CHAPTER 19
For the Feast of St. Gregory, Pope.
Of the glory and prerogatives of St. Gregory, and the recompense reserved for this Doctor of the Church.
AS ST. Gertrude heard Mass on the Feast of St. Gregory,57 and offered him singular testimonies of veneration and devotion, he appeared to her full of majesty and glory; and she thought that he equaled all the Saints in merit. He was a Patriarch, by the careful and paternal diligence with which he watched, night and day, over the Church which had been confided to him; a Prophet, since in his admirable writings he had discovered the snares and deceits of the ancient enemy, and had given advice and remedies against his wiles, so that he was more glorified than any of the Prophets. He equalled the Apostles from his inviolable and faithful attachment to God in prosperity and adversity, and by his zeal in the promotion of the Gospel. He resembled the martyrs and confessors by his great bodily austerities, and the ardent love which he had for religion and holiness. Above all, he excelled in chastity; and as a recompense for his virginal purity, he enjoyed an incomparable glory for every thought, word or work which had been accomplished to preserve the purity of his body and soul, or to teach others to preserve the same treasure.

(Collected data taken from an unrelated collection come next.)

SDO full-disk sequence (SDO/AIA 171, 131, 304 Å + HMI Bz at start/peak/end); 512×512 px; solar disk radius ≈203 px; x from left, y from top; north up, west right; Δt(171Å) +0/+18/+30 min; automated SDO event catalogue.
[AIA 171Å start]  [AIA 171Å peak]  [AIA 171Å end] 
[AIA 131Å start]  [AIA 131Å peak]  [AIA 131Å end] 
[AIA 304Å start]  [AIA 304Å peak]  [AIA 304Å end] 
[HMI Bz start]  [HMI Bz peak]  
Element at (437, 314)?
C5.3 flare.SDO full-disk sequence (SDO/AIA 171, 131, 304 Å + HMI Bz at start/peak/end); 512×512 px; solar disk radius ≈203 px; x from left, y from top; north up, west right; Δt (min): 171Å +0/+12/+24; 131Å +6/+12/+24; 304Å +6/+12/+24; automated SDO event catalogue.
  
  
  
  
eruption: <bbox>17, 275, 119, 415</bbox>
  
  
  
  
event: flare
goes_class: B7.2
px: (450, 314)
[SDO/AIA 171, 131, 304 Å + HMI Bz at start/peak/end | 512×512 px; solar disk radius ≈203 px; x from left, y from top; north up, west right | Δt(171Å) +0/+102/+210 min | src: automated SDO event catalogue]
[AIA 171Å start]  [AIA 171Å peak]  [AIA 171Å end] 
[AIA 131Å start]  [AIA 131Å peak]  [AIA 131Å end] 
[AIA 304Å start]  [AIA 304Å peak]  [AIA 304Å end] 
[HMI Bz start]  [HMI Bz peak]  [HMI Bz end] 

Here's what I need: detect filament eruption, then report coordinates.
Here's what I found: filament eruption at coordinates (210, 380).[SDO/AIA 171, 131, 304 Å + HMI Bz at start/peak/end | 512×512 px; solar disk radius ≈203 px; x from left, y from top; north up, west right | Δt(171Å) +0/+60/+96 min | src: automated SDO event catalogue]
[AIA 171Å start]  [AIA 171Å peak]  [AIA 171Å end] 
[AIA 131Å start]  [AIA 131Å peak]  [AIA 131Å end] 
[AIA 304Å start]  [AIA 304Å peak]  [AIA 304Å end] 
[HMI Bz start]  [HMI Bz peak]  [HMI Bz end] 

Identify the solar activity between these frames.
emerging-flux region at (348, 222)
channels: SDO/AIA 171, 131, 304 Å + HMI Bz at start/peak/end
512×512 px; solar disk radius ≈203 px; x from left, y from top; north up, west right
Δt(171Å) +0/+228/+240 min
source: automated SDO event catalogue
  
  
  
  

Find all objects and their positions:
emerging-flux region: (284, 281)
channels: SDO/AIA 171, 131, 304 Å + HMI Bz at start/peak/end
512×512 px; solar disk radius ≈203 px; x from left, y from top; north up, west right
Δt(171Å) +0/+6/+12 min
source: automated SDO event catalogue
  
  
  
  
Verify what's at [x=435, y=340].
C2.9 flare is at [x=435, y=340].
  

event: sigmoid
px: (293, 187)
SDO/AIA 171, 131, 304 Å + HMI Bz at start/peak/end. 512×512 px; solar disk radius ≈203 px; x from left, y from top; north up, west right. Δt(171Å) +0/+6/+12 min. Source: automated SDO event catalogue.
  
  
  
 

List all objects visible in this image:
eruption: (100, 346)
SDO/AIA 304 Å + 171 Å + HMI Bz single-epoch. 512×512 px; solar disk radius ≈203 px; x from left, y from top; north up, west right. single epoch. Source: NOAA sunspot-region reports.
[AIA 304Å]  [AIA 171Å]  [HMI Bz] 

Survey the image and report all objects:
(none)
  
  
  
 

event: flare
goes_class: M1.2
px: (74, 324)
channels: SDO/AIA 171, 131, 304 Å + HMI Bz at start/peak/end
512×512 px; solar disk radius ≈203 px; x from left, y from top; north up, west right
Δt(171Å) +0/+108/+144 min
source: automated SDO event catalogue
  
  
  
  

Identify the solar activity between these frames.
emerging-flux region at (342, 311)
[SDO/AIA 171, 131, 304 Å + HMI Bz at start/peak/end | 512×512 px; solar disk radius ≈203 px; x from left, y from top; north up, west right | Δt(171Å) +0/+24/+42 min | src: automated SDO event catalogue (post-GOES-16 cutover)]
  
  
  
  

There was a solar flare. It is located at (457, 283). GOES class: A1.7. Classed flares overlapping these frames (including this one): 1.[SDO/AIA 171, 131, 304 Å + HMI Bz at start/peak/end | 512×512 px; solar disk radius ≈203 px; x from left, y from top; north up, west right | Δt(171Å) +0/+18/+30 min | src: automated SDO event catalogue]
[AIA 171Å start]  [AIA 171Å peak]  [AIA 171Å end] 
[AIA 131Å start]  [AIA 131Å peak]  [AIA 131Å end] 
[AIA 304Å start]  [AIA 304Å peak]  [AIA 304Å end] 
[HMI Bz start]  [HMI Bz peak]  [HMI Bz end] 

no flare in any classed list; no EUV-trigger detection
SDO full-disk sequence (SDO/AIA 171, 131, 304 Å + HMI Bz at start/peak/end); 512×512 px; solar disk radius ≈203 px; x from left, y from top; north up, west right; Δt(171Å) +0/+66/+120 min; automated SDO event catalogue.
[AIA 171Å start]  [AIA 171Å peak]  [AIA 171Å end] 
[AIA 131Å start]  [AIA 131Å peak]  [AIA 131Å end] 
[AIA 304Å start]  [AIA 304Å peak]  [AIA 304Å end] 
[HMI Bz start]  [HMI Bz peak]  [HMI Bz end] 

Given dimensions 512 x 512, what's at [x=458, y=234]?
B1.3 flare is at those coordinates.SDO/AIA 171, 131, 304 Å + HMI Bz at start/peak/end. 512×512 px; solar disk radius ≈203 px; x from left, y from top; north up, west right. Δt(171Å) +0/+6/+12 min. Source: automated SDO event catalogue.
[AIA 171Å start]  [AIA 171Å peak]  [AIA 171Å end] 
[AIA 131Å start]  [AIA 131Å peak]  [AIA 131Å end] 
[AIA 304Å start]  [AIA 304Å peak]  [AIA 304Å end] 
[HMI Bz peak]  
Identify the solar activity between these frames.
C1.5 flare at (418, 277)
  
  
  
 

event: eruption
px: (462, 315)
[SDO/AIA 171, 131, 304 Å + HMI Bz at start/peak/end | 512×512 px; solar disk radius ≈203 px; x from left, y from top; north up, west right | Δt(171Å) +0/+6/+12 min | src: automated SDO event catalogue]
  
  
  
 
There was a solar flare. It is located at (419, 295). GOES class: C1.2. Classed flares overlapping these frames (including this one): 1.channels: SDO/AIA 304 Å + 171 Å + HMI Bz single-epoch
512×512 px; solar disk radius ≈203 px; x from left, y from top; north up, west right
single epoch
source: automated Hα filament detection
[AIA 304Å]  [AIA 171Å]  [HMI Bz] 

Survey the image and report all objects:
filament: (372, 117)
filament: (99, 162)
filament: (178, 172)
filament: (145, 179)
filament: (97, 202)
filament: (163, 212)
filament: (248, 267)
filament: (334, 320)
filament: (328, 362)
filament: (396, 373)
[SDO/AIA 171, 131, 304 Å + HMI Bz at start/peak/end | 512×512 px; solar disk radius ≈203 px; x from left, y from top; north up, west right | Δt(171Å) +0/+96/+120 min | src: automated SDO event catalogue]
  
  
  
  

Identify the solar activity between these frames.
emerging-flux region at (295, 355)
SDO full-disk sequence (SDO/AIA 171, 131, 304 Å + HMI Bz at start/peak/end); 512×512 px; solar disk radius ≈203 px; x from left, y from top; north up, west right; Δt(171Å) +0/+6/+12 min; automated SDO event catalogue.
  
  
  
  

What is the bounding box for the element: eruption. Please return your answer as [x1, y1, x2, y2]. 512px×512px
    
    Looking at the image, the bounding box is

Our Lord then said to St. Gertrude: “Consider, now, how suitable this Psalm is to this elect soul—‘According to the multitude of my sorrows in my heart, thy comforts have given joy to my soul’ (Ps. 93:19)—since he has been recompensed by these inestimable delights for all the pain he suffered in word or works, or even in thought. At his death, which is commemorated today, his body did not rejoice because it had to pass through the torrent of death; and the whole Church, as well as those who stood round him on that day, were exceedingly afflicted at being deprived of so affectionate and thoughtful a father. But now, on the same day, there is the greatest joy when his solemn Feast is observed.”
Then Gertrude said to her Lord: “What glory hast Thou gained by the writings of this Saint, which have so enriched and enlightened the Church?” He replied: “My Divinity and My Humanity find extreme delight therein, and he himself enjoys the same delight with Me whenever the Church recites any of his writings, and whenever anyone is moved by them to compunction, excited to devotion, or influenced by love. And for this he receives the same honor from the celestial court as a soldier or a prince whom the king clothed in his own garments and fed at his own table.” He added: “St. Augustine and St. Bernard, whom you love so much, and the other Doctors of the Church, enjoy the same honor and the same prerogative, each according to the merit and the utility of his labors.”
While the twelfth Response was chanted, which commences with the words, O Pastor,58 St. Gregory knelt before God, and lifted up his hands interceding for the Church. Then the Lord opened His Divine Heart, that he might take what he would; and the Saint, placing both hands therein, took from thence the grace of Divine consolation, and poured it forth for the necessities of the Church. Then she beheld the Lord encircling him with a magnificent cincture of the purest gold. This cincture indicated the justice of God, which withheld him from descending on the earth—suspending him in the air, to prevent him from bestowing these graces on the ungrateful and unworthy, but permitting him to give them freely to those who desired and merited them.